---------- Data shown
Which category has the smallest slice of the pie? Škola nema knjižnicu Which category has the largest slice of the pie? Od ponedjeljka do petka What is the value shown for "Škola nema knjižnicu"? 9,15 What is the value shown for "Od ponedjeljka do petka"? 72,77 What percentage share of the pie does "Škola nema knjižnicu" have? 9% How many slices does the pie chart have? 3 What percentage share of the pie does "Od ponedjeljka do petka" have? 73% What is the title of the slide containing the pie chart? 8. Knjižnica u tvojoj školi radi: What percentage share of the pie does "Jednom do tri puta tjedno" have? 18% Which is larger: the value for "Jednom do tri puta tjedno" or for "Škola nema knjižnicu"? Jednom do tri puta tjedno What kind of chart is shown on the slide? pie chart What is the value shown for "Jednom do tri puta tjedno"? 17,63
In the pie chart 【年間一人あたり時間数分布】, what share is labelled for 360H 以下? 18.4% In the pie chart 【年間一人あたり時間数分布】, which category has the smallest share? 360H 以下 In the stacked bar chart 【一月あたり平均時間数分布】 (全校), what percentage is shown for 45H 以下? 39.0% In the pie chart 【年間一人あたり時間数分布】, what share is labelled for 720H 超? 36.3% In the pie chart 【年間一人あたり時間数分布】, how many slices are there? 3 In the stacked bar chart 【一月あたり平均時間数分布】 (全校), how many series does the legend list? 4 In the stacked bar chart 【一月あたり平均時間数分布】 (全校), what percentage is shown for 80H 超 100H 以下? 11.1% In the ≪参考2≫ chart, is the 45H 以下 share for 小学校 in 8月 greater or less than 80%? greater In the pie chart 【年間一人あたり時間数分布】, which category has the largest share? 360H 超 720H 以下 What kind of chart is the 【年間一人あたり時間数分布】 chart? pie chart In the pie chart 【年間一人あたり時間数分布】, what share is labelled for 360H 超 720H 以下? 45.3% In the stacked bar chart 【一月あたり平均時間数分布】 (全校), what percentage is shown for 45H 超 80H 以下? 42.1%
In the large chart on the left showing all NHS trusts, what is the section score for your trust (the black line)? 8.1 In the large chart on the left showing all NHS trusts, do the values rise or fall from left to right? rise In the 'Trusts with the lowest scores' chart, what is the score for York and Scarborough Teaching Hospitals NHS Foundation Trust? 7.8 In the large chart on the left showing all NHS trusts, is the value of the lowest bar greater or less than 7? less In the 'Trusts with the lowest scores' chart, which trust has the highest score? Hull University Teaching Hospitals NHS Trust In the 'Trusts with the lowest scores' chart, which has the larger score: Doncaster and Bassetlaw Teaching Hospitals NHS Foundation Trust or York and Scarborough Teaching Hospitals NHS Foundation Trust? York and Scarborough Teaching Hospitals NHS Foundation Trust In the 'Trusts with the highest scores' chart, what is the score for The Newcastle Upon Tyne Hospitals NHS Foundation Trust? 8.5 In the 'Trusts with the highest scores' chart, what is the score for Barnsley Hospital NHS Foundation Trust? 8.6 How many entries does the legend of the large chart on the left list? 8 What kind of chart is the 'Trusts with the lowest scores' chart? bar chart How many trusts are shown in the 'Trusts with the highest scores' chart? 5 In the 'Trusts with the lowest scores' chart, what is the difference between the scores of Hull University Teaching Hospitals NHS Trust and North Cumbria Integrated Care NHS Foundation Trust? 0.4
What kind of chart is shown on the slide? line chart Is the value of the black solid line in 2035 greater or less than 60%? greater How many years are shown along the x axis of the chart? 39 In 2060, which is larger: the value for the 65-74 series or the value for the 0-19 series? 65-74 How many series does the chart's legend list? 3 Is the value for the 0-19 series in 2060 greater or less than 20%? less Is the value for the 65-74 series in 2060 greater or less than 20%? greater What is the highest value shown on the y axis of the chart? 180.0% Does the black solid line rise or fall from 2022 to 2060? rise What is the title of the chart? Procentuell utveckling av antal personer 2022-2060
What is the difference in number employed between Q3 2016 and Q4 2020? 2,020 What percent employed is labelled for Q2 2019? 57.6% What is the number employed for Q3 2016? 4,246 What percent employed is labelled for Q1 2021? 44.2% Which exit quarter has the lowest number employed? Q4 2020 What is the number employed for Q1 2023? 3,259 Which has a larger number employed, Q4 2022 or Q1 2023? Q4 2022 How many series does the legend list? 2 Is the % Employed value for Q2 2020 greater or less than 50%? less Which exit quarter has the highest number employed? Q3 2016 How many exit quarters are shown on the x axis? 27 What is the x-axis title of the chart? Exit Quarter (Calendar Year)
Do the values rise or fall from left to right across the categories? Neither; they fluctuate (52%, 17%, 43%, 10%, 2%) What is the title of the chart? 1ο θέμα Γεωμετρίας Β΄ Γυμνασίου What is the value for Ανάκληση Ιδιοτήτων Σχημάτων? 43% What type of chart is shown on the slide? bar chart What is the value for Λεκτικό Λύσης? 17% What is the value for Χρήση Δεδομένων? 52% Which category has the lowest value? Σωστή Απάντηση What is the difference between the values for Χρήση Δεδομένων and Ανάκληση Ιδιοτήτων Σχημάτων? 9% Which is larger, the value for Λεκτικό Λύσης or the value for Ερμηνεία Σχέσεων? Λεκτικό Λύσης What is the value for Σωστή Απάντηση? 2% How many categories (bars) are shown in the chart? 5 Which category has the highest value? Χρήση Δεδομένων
--------------------
Assignment:
Locate every line in the material above that contains the string "Calendar", and copy each of those lines in full.

Problem solution:
What is the difference in number employed between Q3 2016 and Q4 2020? 2,020 What percent employed is labelled for Q2 2019? 57.6% What is the number employed for Q3 2016? 4,246 What percent employed is labelled for Q1 2021? 44.2% Which exit quarter has the lowest number employed? Q4 2020 What is the number employed for Q1 2023? 3,259 Which has a larger number employed, Q4 2022 or Q1 2023? Q4 2022 How many series does the legend list? 2 Is the % Employed value for Q2 2020 greater or less than 50%? less Which exit quarter has the highest number employed? Q3 2016 How many exit quarters are shown on the x axis? 27 What is the x-axis title of the chart? Exit Quarter (Calendar Year)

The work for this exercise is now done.